Like “don’t ask, don’t tell,” the Defense of Marriage Act is an artifact of the 1990s based on an irrational fear of gay people.

Like the now-defunct ban on gay and lesbian military service, the statutory ban against the recognition of same-sex unions by the federal government discriminates against individuals based on their sexual orientation without fulfilling any legitimate government interest.

And like “don’t ask, don’t tell,” it’s time to take DOMA off the books.

A unanimous three-judge panel of the 1st Circuit Court of Appeals found DOMA unconstitutional this week, and their decision was correct, if not final. The judges acknowledged that their decision must eventually be decided by the Supreme Court, but that should not stop members of Congress from considering abolishing the law themselves.

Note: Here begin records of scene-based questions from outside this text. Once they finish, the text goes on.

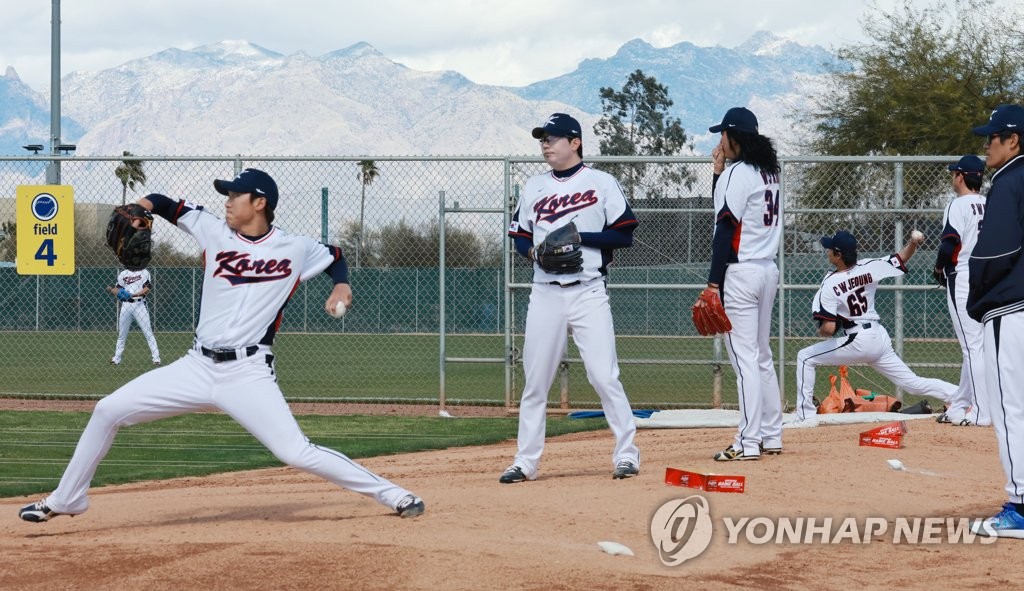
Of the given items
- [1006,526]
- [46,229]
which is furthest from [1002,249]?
[46,229]

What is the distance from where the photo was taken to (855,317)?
36.4 feet

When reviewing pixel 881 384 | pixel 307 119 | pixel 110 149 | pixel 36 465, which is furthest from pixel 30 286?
pixel 110 149

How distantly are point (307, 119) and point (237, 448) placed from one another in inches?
7185

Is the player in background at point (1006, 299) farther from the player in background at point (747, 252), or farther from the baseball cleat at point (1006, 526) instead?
the player in background at point (747, 252)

The statute is only a couple of paragraphs long, but it has a long tail that touches hundreds of federal laws and regulations. What it says is that under federal law, only marriages between a man and a woman are recognized, even if a couple lives in a state where same-sex marriage is legal.

A same-sex couple married in Massachusetts can’t file a joint income tax return or collect Social Security survivors’ benefits when one of them dies. If a member of the couple is a federal employee, there is a whole host of benefits denied to the spouse that are freely given to opposite-sex couples married under the exact same state laws.

The law does not prevent same-sex couples from marrying in states where it is legal, but it does penalize them. This is not the equal protection the Constitution promises.

Either by Congress or the courts, DOMA should be wiped off the books. The 1st Circuit ruling makes a strong case for doing just that.